Data Analytics is a vast field which makes use of more than one tool, technique and strategies. The basic idea of Data Analytics is to obtain insights by just studying and querying data, often using various tools via various operations on the data. Data analysis in all honesty can seem overwhelming at first; however becoming a data analyst is a great profession for people who love to work with numbers and your journey into learning data analysis doesn’t have to be stressful.
WeSoft has arranged an internal staff tutorial and workshop presented and taught by Sourav Kundu, attendees can digest the basic knowledge and techniques of Data Analytics at own pace and own learning curve. It would be an honest attempt to give our staff the confidence to launch their first hands-on simple Data Analytics project. It covered the following topics:
— Session 1 —
Basic Tools: No matter what type of business insights you are trying look for by implementing a data Analytics project, you’re likely going to be expected to know how to use the tools of data analysis. This means a statistical programming language, like R or Python, and a database querying language like SQL.
Basic Statistics: At least a basic understanding of statistics is vital as a data scientist. As a result of this training and workshop you should be familiar with statistical tests, distributions, regression, maximum likelihood estimators, etc. This will also be the case for machine learning, but one of the more important aspects of your statistics knowledge will be understanding when different techniques are (or aren’t) a valid approach. Statistics is important at all company types, but especially data-driven companies where the product is not data-focused and product stakeholders will depend on your help to make decisions and design / evaluate experiments.
— Session 2 —
Basic process and techniques of working with data.
Data Munging: Often times, the data you’re analyzing is going to be messy and difficult to work with. Because of this, it’s really important to know how to deal with imperfections in data. Some examples of data imperfections include missing values, inconsistent string formatting (e.g., ‘New York’ versus ‘new york’ versus ‘ny’), and date formatting (‘2014-01-01’ vs. ‘01/01/2014’, unix time vs. timestamps, etc.).
Data Visualization & Communication: Visualizing and communicating data is incredibly important, especially at young companies who are making data-driven decisions for the first time or companies where data scientists are viewed as people who help others make data-driven decisions.
— Session 3 —
Statistics for Data Scientists ( includes Excel Basis and R Basics )

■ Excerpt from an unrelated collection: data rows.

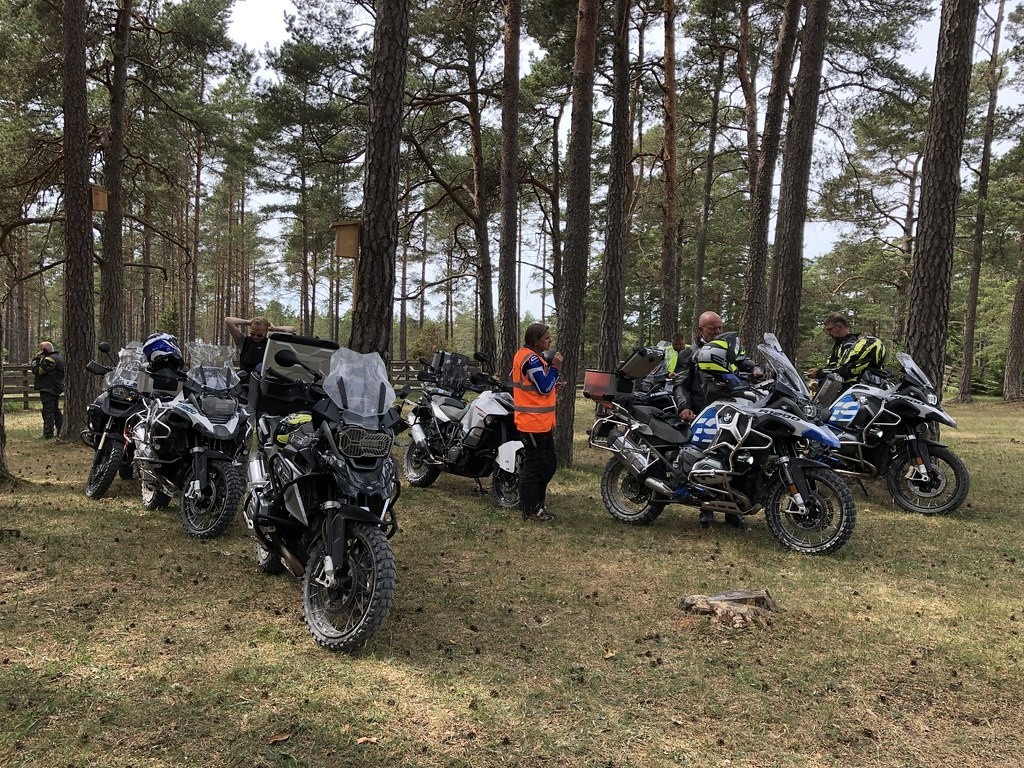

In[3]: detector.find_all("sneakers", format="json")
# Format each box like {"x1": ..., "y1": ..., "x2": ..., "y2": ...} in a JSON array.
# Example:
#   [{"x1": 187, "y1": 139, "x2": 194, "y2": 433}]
[{"x1": 521, "y1": 506, "x2": 554, "y2": 525}]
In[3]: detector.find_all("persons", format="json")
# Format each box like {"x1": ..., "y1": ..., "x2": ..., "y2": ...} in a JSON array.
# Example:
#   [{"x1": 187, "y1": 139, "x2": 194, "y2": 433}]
[
  {"x1": 673, "y1": 311, "x2": 762, "y2": 527},
  {"x1": 32, "y1": 342, "x2": 65, "y2": 440},
  {"x1": 804, "y1": 313, "x2": 886, "y2": 386},
  {"x1": 512, "y1": 323, "x2": 566, "y2": 523},
  {"x1": 225, "y1": 317, "x2": 296, "y2": 412},
  {"x1": 665, "y1": 331, "x2": 692, "y2": 379}
]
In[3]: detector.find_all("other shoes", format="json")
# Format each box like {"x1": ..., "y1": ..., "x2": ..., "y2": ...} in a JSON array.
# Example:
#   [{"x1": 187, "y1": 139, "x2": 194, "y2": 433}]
[
  {"x1": 35, "y1": 436, "x2": 47, "y2": 442},
  {"x1": 725, "y1": 514, "x2": 752, "y2": 527},
  {"x1": 699, "y1": 511, "x2": 714, "y2": 524}
]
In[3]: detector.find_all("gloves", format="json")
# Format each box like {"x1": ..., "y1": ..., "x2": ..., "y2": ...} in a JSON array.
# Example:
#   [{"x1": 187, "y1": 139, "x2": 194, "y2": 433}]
[{"x1": 649, "y1": 411, "x2": 683, "y2": 431}]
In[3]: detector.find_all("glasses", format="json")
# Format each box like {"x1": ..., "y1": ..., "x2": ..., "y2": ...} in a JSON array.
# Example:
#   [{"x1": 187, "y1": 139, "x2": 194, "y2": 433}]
[
  {"x1": 827, "y1": 324, "x2": 841, "y2": 333},
  {"x1": 250, "y1": 332, "x2": 266, "y2": 337}
]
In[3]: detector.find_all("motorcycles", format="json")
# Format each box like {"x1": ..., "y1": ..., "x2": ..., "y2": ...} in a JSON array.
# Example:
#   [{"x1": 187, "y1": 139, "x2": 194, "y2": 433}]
[
  {"x1": 584, "y1": 330, "x2": 858, "y2": 555},
  {"x1": 401, "y1": 348, "x2": 526, "y2": 508},
  {"x1": 797, "y1": 349, "x2": 970, "y2": 515},
  {"x1": 78, "y1": 333, "x2": 256, "y2": 540},
  {"x1": 238, "y1": 331, "x2": 435, "y2": 651}
]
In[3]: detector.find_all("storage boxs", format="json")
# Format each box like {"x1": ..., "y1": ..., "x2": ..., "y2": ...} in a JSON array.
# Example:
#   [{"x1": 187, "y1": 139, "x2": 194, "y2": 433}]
[
  {"x1": 583, "y1": 346, "x2": 666, "y2": 397},
  {"x1": 428, "y1": 349, "x2": 451, "y2": 375},
  {"x1": 248, "y1": 332, "x2": 340, "y2": 416}
]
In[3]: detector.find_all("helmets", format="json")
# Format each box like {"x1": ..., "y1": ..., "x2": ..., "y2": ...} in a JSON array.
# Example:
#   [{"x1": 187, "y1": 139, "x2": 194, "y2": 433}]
[
  {"x1": 143, "y1": 333, "x2": 184, "y2": 371},
  {"x1": 698, "y1": 339, "x2": 745, "y2": 374},
  {"x1": 273, "y1": 411, "x2": 312, "y2": 453},
  {"x1": 850, "y1": 335, "x2": 886, "y2": 369}
]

Introduction to R ( or Python)
Data Analytics using R ( or Python)
— Workshop —
Finally, a “Proof Of Concept” (POC), which will be a small and simple Data Analytics project to learn hand-on how to get insights by structuring and studying and querying data, using statistical methods which can be programmed in R language.
Brief Profile of Sourav Kundu
Sourav Kundu is an experienced and accomplished professional with over 20 years IT experience , of which 12 years are in Data Analytics theory and practice, with recent applications in the areas of Insurance Business Process Improvement, Internet of Things and Healthcare in general helping Insurance companies discover business insights to achieve their business’ goals. His recent position was CIO of Cigna Hong Kong.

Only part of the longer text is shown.